In the past, printers were typically very large and expensive, as manufacturers had not yet figured out how to fit all of that power into a compact frame. Dot matrix and laser printers were just about the only option until the late 1970s, when a different type of machine started to be developed. From innovators like HP, Canon and Epson, inkjet printers burst on to the market in 1984, but reached optimum popularity in 1988 when HP introduced the Deskjet line of ink-based personal printers. Though it cost as much as $1,000 at the time to own one of these inkjet printers, it didn’t take long for the technology to advance and for other companies to jump on the bandwagon, while prices began to shrink. By the 1990s, inkjet printers had virtually silenced the dot matrix printing industry and began to compete with standard laser printers.
Inkjet technology works completely differently from laser technology, as it is dealing with liquid ink rather than powder toner.
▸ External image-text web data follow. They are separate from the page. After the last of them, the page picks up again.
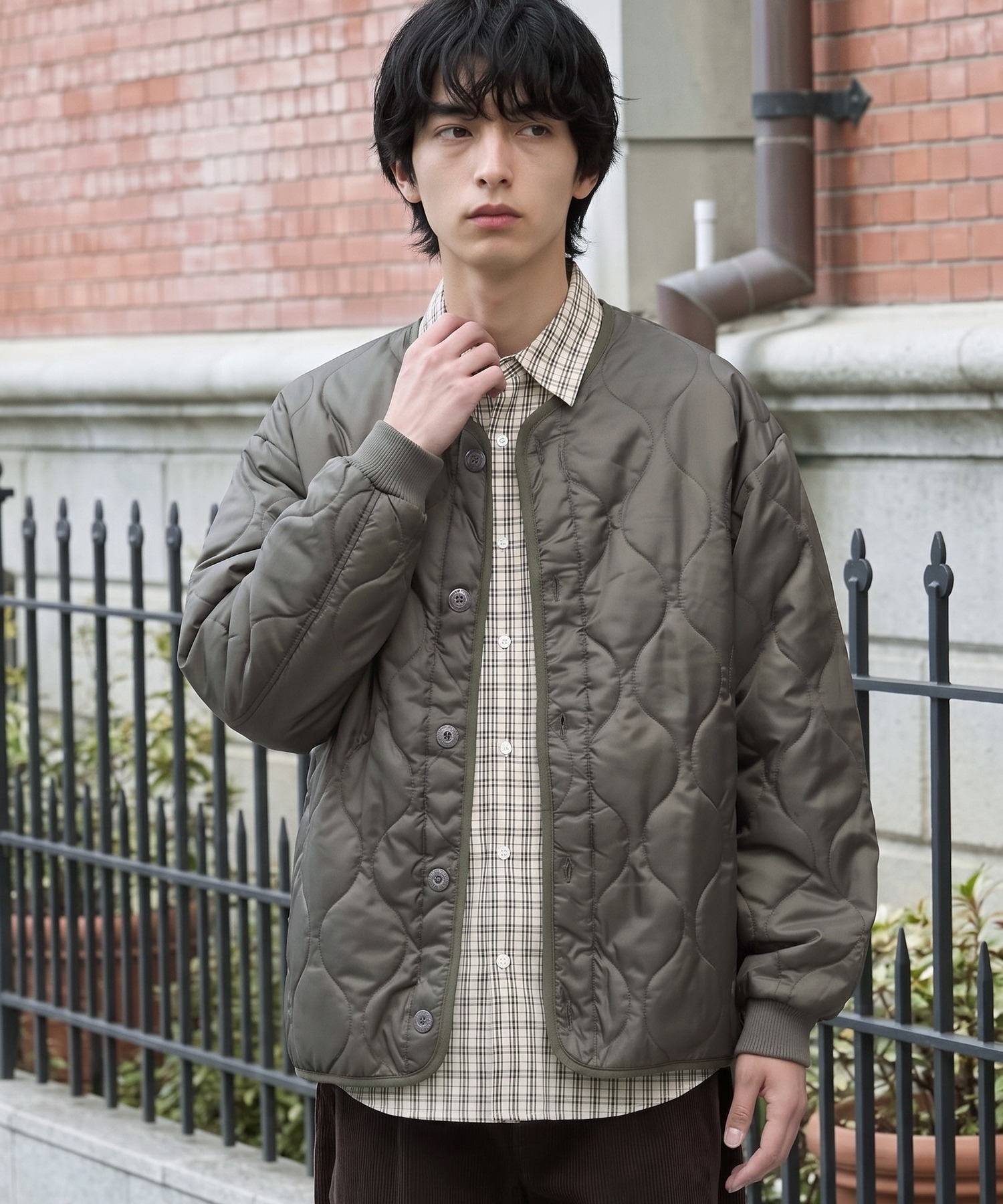 HECT】M-65 Quilted Liner Jacket / M-65 中綿キルティングライナー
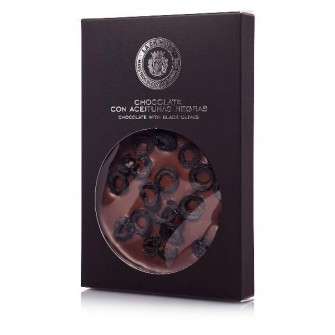 La chinata čokolada čierne olivy 100g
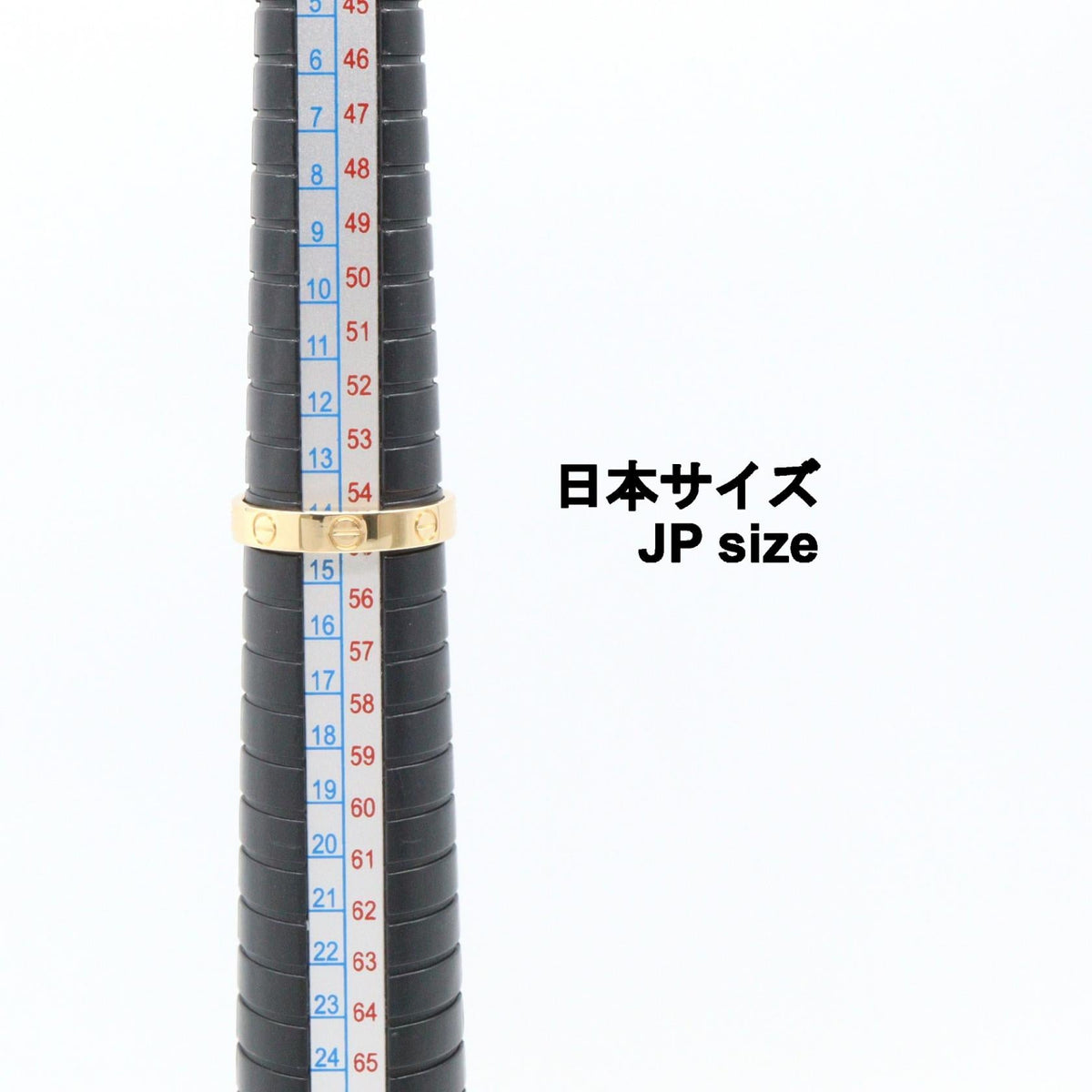 カルティエ ミニラブリング Au750 リング 14号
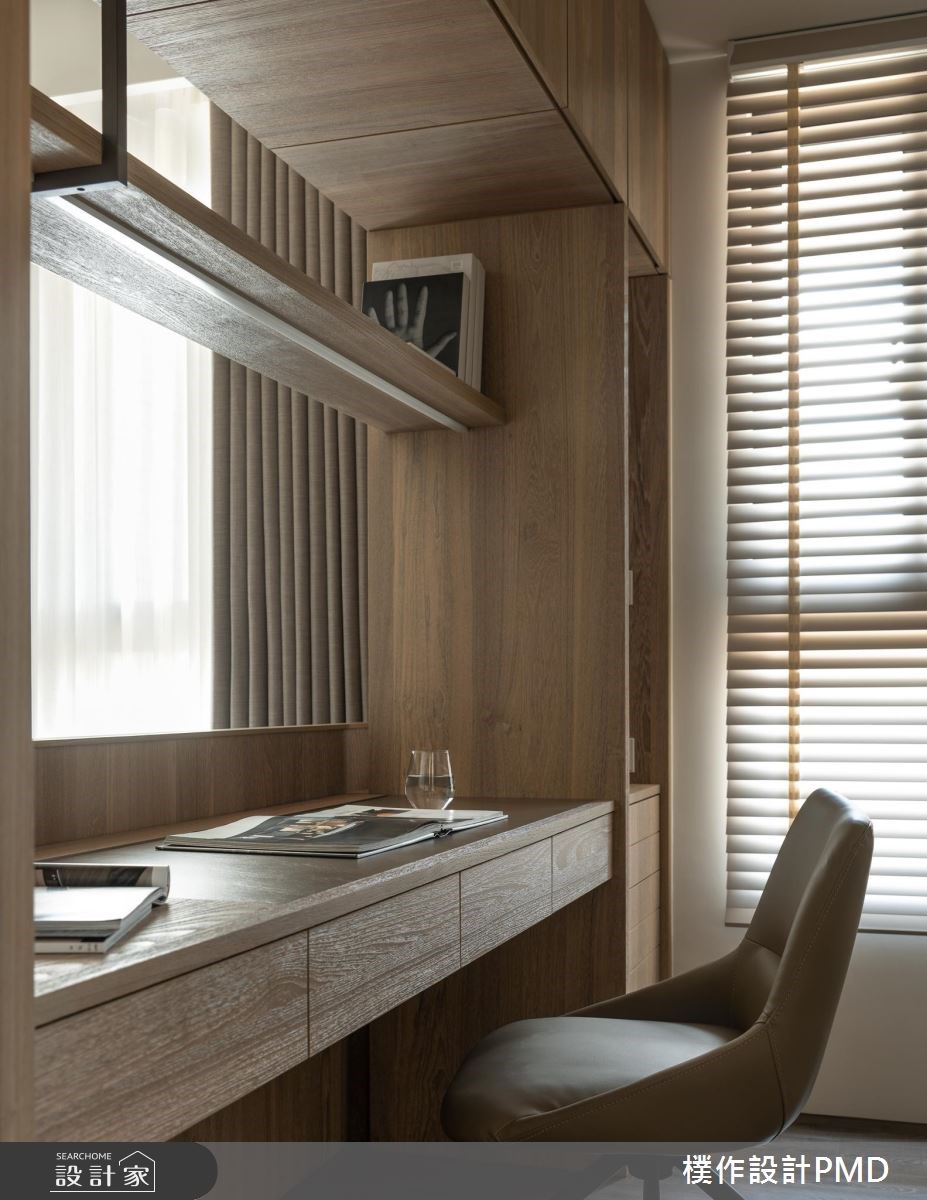 50坪新成屋(5年以下)＿現代風更衣間案例圖片＿樸作設計有限公司/PMD＿樸作_11之18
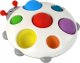 LeanToys Silikonowa Tablica Kolorowa Biedronka Pop It Edukacyjny 2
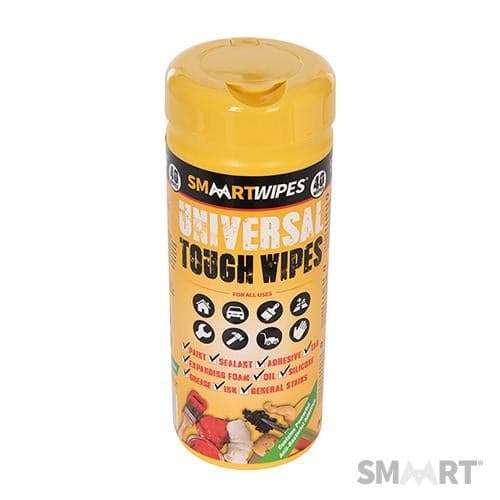 Salviette detergenti universali ultra resistenti 40 pezzi SMARTWIPES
Instead of attracting toner to the paper, as with laser printing, inkjet printheads are moved across the page, dropping small droplets of ink as they move from side to side. The ink is expelled as the printer creates a vapor bubble, which forces a drop of ink onto the page. The fact that this happens more than thousands of times per minute is actually quite astounding. By applying multiple drops of different colors at different ratios, virtually any color can be created, and the result can be a fully-formed image or just simple text characters.
Most older inkjet models featured only two ink cartridges – one that held black printer ink and one combined cartridge that held cyan, magenta and yellow. More current models on the market offer a separate cartridge for each color, minimizing the amount of ink that is wasted. Some more advanced models even use 6 colors or more for even more detail and a wider color gamut.
One of the biggest drawbacks to inkjet printing is that ink cartridges tend to be much more expensive on a per-page basis than laser toner cartridges. Manufacturers had long held a monopoly on their supplies, and fostered the idea that cartridges made from other manufacturers might be incompatible or even damage the printer.
When compatible and remanufactured cartridges came onto the scene, the game changed. Big manufacturers that were developing these machines now had to compete with prices of third-party vendors. Though some consumers always prefer to have name-brand products, the flip side to that is the fact that approximately 1.8 billion ink cartridges are currently residing in landfills and can take up to 1,000 years to decompose. The remanufactured options reuse the cartridges and avoid unnecessary waste. Thankfully, many organizations and even the major manufacturers now offer recycling programs to help reduce waste.